[POTONGAN DOKUMEN]
"""

Gerbang TUTUWAWANG |
ILYEKI didiami oleh moyang pertama yang bernama SILLY, Moyang SILLY memiliki satu orang istri yang bernama TORMO, mereka mempunyai 6 orang anak laki-laki dan 1 orang anak perempuan (7 anak) nama mereka yaitu :
- SOSWARKI,
- NOPLELI,
- MOPLELI,
- SOMOILI,
- NAWORI,
- RESMARNI (LEI),
- SURNYATRI,
Untuk menentukan batas petuanan kampung, maka Moyang SILLY pada hari pertama berjalan menetapkan batas di sebelah Utara yaitu dari pesisir pantai ILYEKI ke arah dataran tinggi (gunung) yaitu antara Kampung ILYEKI dengan Analutur. Pada hari kedua Moyang SILLY melakukan hal yang sama di sebelah Selatan yaitu antara Kampung ILYEKI dengan Epelawas. Pada hari ketiga Moyang SILLY juga melakukan hal yang sama di sebelah Barat untuk mempertemukan ujung batas Utara dengan Selatan di atas gunung yang sudah berbatasan langsung dengan TEPA, dan di situlah Moyang SILLY menemukan 3 GUNUNG EMAS.
Selanjutnya Moyang SILLY membuat tugu dan menanam pohon mangga sebagai tanda bukti/pengenal dikemudian hari bagi anak-cucu, dan sampai sekarang tugu dan pohon mangga tersebut masih ada dan bisa ditemui di GUNUNG EMAS. Guna mematenkan penemuannya maka Moyang SILLY mengganti namanya menjadi MASILLY (diperkirakan hal ini dimaksudkan agar nantinya anak-cucu akan mengingat MASILLY sebagai pemilik dan penemu gunung emas tersebut).
Perpisahan-I.
Perahu Batu (PAMARU) di SANGLIATDOL |
Suatu ketika, keenam orang Moyang laki-laki pergi ke laut untuk mencari ikan namun tidak mendapat ikan dan hanya mendapatkan seekor MOREA (belut), kemudian mereka kembali ke rumah dan menyuruh Moyang SURNYATRI untuk memasak morea tersebut dengan cara dibagi 7 potong (untuk 7 orang) sebagai menu makan malam mereka. Setelah itu mereka berenam ke hutan untuk memotong bambu untuk membuat bubu.

"""

[DATA YANG DIBERIKAN]

"""

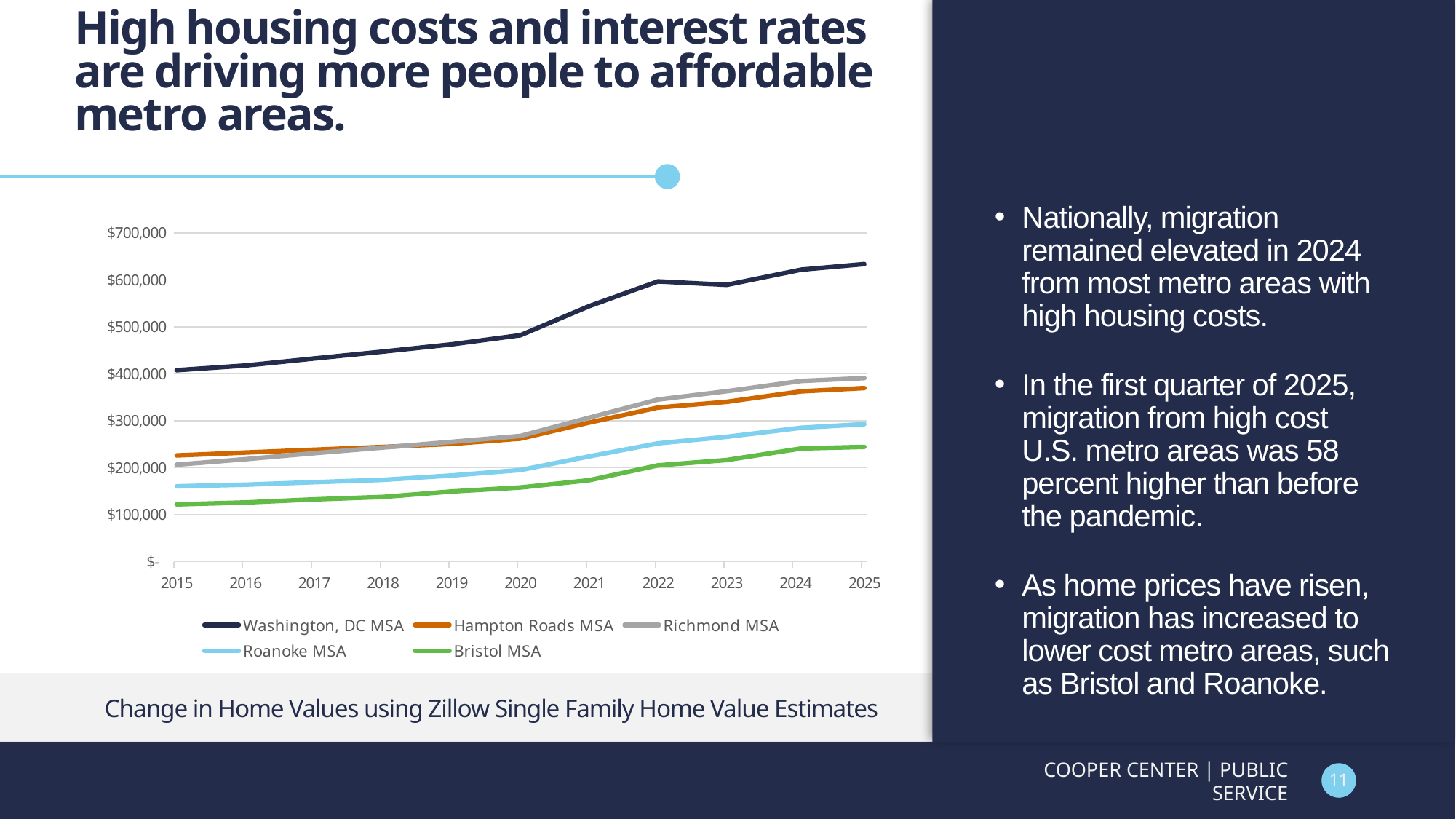
Is the 2025 value for Bristol MSA greater or less than $300,000? less Is the 2025 value for Washington, DC MSA greater or less than $600,000? greater What colour is the line for Bristol MSA in the chart? green Which metro area has the highest home value in 2025? Washington, DC MSA Do home values for Washington, DC MSA rise or fall from 2015 to 2025? rise How many years are shown along the x axis of the chart? 11 Is the 2020 value for Washington, DC MSA greater or less than $500,000? less What kind of chart is shown on the slide? line chart Which metro area has the lowest home value in 2025? Bristol MSA In 2015, which has the higher home value, Hampton Roads MSA or Richmond MSA? Hampton Roads MSA How many series does the chart's legend list? 5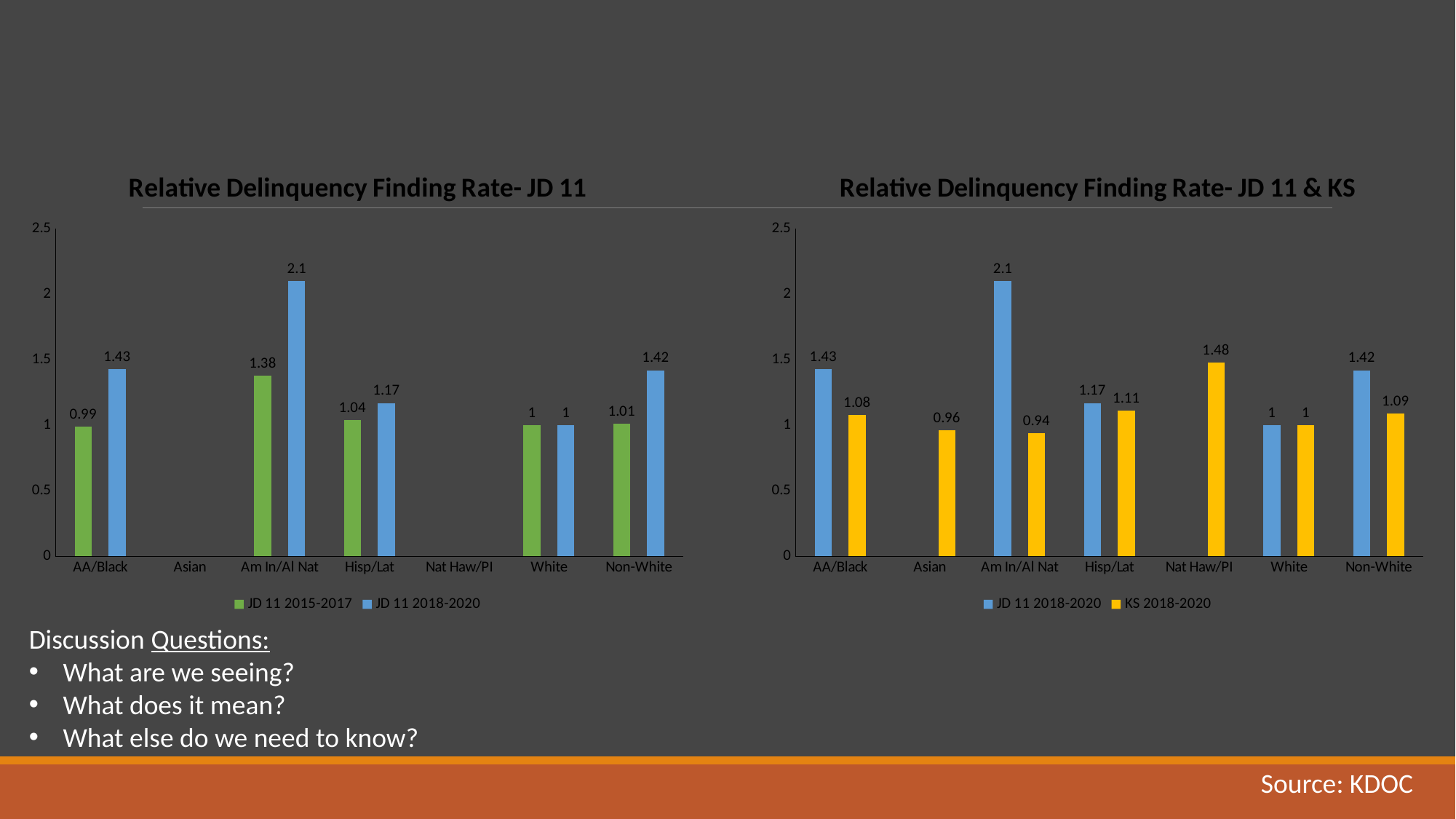
In the 'Relative Delinquency Finding Rate- JD 11 & KS' chart, what is the KS 2018-2020 value for Nat Haw/PI? 1.48 In the 'Relative Delinquency Finding Rate- JD 11' chart, which category has the highest JD 11 2018-2020 value? Am In/Al Nat In the 'Relative Delinquency Finding Rate- JD 11' chart, how many categories are shown on the x axis? 7 In the 'Relative Delinquency Finding Rate- JD 11 & KS' chart, which category has the lowest KS 2018-2020 value? Am In/Al Nat In the 'Relative Delinquency Finding Rate- JD 11' chart, what is the difference between the JD 11 2018-2020 and JD 11 2015-2017 values for AA/Black? 0.44 What type of chart is the 'Relative Delinquency Finding Rate- JD 11 & KS' chart? Bar chart In the 'Relative Delinquency Finding Rate- JD 11' chart, how many series does the legend list? 2 In the 'Relative Delinquency Finding Rate- JD 11' chart, what is the value for Am In/Al Nat in the JD 11 2018-2020 series? 2.1 In the 'Relative Delinquency Finding Rate- JD 11 & KS' chart, what is the difference between the JD 11 2018-2020 and KS 2018-2020 values for Am In/Al Nat? 1.16 In the 'Relative Delinquency Finding Rate- JD 11 & KS' chart, what is the KS 2018-2020 value for Asian? 0.96 In the 'Relative Delinquency Finding Rate- JD 11' chart, what is the value for AA/Black in the JD 11 2015-2017 series? 0.99 In the 'Relative Delinquency Finding Rate- JD 11 & KS' chart, which is larger for Non-White: the JD 11 2018-2020 value or the KS 2018-2020 value? JD 11 2018-2020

"""

[DAFTAR PERTANYAAN]
- A) Tampilkan tanpa perubahan bagian kisah Moyang SILLY yang dibuka dengan kata-kata berisi "Selanjutnya Moyang SILLY" dan ditutup dengan "gunung emas tersebut).".
- B) Jawablah pertanyaan berikut tentang kisah Moyang SILLY.
(i) Siapa nama istri Moyang SILLY?
(ii) Pada hari kedua, di sebelah mana Moyang SILLY menetapkan batas, dan di antara kampung mana saja?
(iii) Apa yang didapat keenam Moyang laki-laki ketika pergi ke laut mencari ikan?
Kerjakan semuanya hanya berdasarkan kisah Moyang SILLY.

[KUNCI JAWABAN]
- A)
Selanjutnya Moyang SILLY membuat tugu dan menanam pohon mangga sebagai tanda bukti/pengenal dikemudian hari bagi anak-cucu, dan sampai sekarang tugu dan pohon mangga tersebut masih ada dan bisa ditemui di GUNUNG EMAS. Guna mematenkan penemuannya maka Moyang SILLY mengganti namanya menjadi MASILLY (diperkirakan hal ini dimaksudkan agar nantinya anak-cucu akan mengingat MASILLY sebagai pemilik dan penemu gunung emas tersebut).

- B)
(i) Istri Moyang SILLY bernama TORMO.
(ii) Di sebelah Selatan, yaitu antara Kampung ILYEKI dengan Epelawas.
(iii) Mereka hanya mendapatkan seekor MOREA (belut).